Data shown START

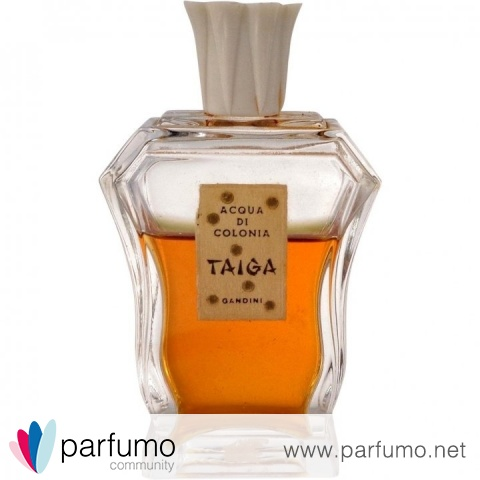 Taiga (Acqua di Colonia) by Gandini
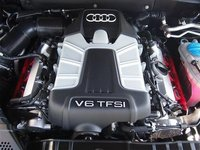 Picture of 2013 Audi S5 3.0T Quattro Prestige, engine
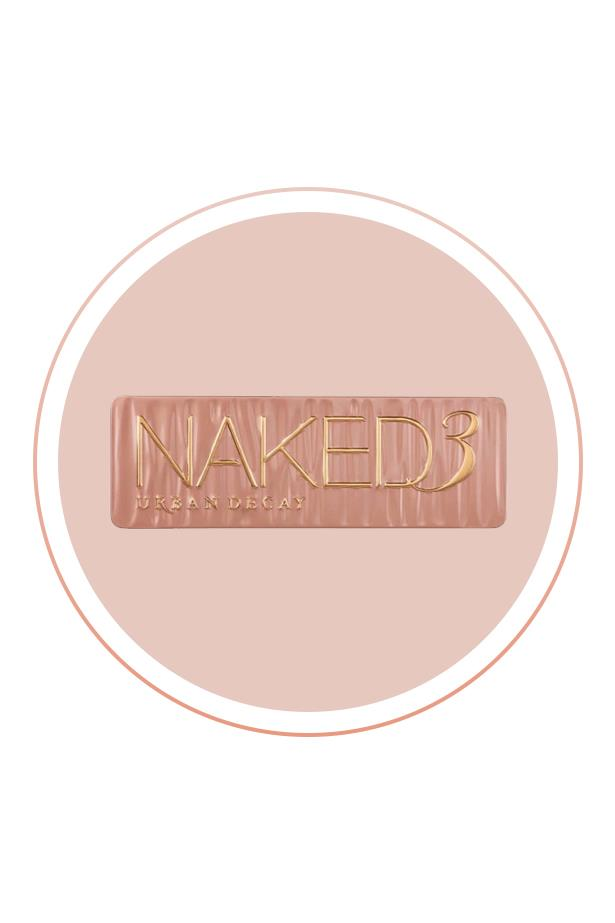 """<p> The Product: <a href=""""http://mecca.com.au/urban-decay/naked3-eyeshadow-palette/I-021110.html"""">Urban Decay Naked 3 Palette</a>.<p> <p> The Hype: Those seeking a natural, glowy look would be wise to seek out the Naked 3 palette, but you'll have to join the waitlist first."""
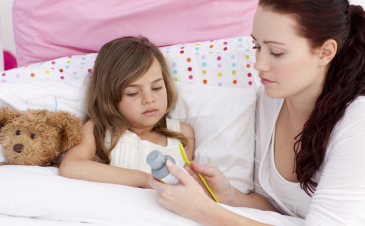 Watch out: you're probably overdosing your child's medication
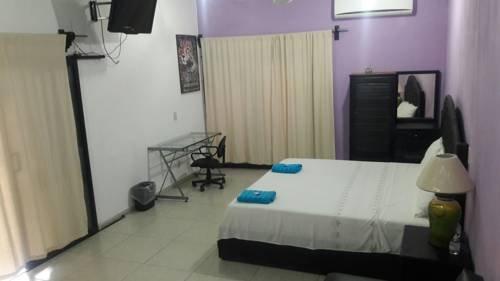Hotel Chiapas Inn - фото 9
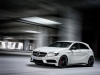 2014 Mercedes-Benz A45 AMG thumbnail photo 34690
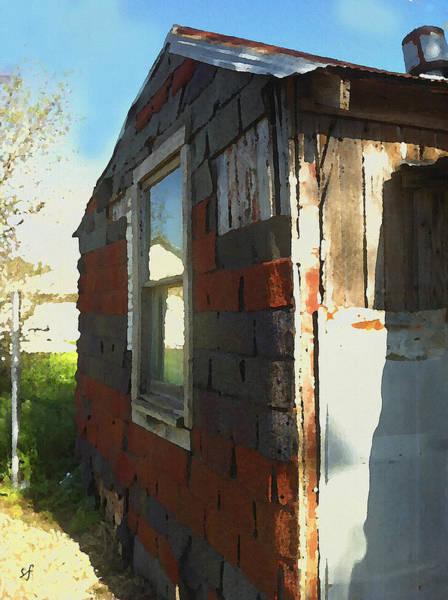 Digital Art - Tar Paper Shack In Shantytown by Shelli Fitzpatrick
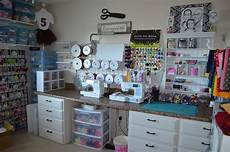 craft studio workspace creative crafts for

Data shown END

**How to complete this task**
Give back the full listing exactly as written, only without its pictures.

**Answer to this task**
 Taiga (Acqua di Colonia) by Gandini
 Picture of 2013 Audi S5 3.0T Quattro Prestige, engine
 """<p> The Product: <a href=""""http://mecca.com.au/urban-decay/naked3-eyeshadow-palette/I-021110.html"""">Urban Decay Naked 3 Palette</a>.<p> <p> The Hype: Those seeking a natural, glowy look would be wise to seek out the Naked 3 palette, but you'll have to join the waitlist first."""
 Watch out: you're probably overdosing your child's medication
Hotel Chiapas Inn - фото 9
 2014 Mercedes-Benz A45 AMG thumbnail photo 34690
 Digital Art - Tar Paper Shack In Shantytown by Shelli Fitzpatrick
 craft studio workspace creative crafts for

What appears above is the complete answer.